Exercise prompt »
Print the listing below a second time, exactly, and omit its images.

─── Provided material ───

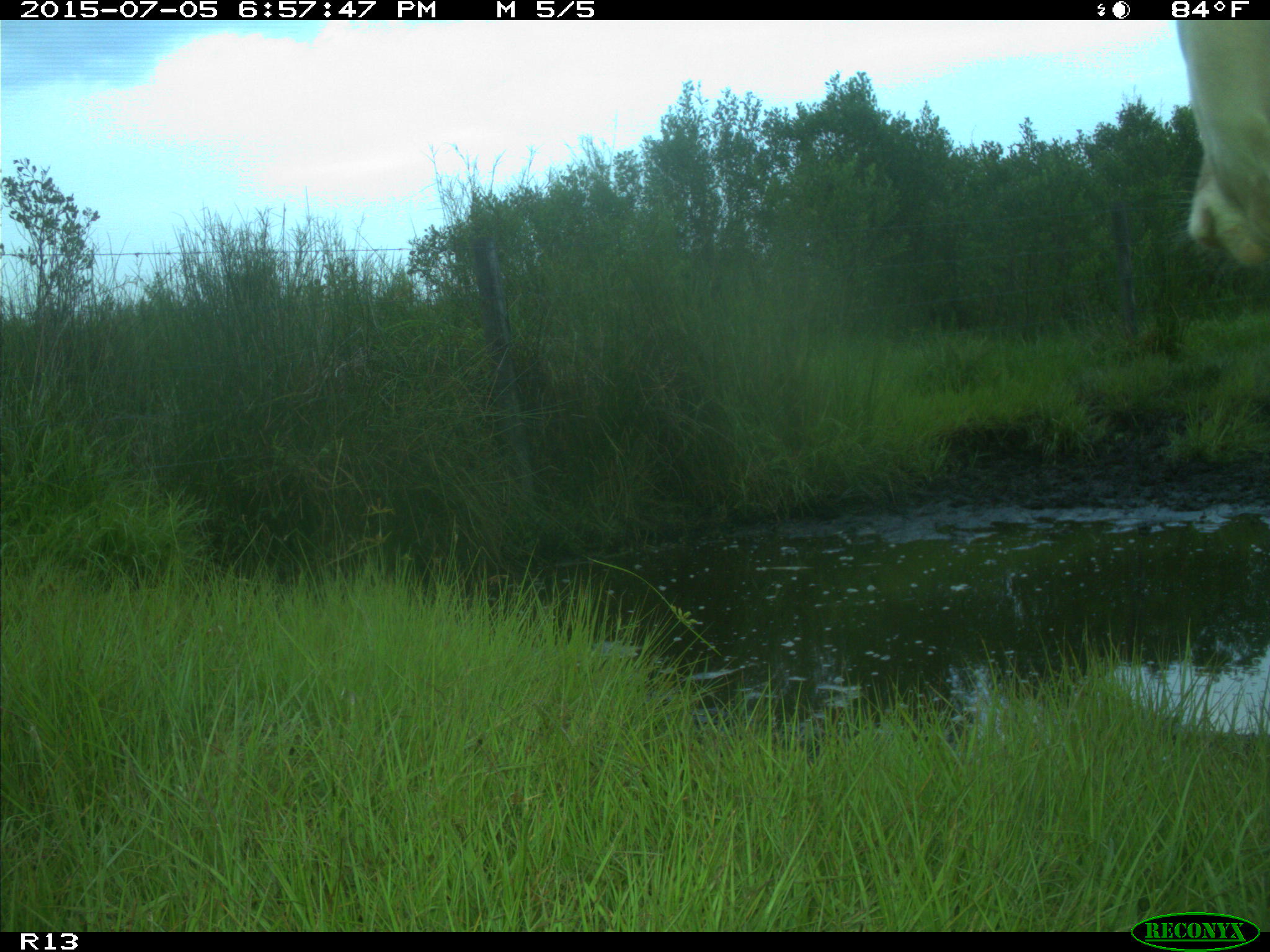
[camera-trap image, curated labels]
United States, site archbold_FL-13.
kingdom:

───

Response to this task »
[camera-trap image, curated labels]
United States, site archbold_FL-13.
kingdom:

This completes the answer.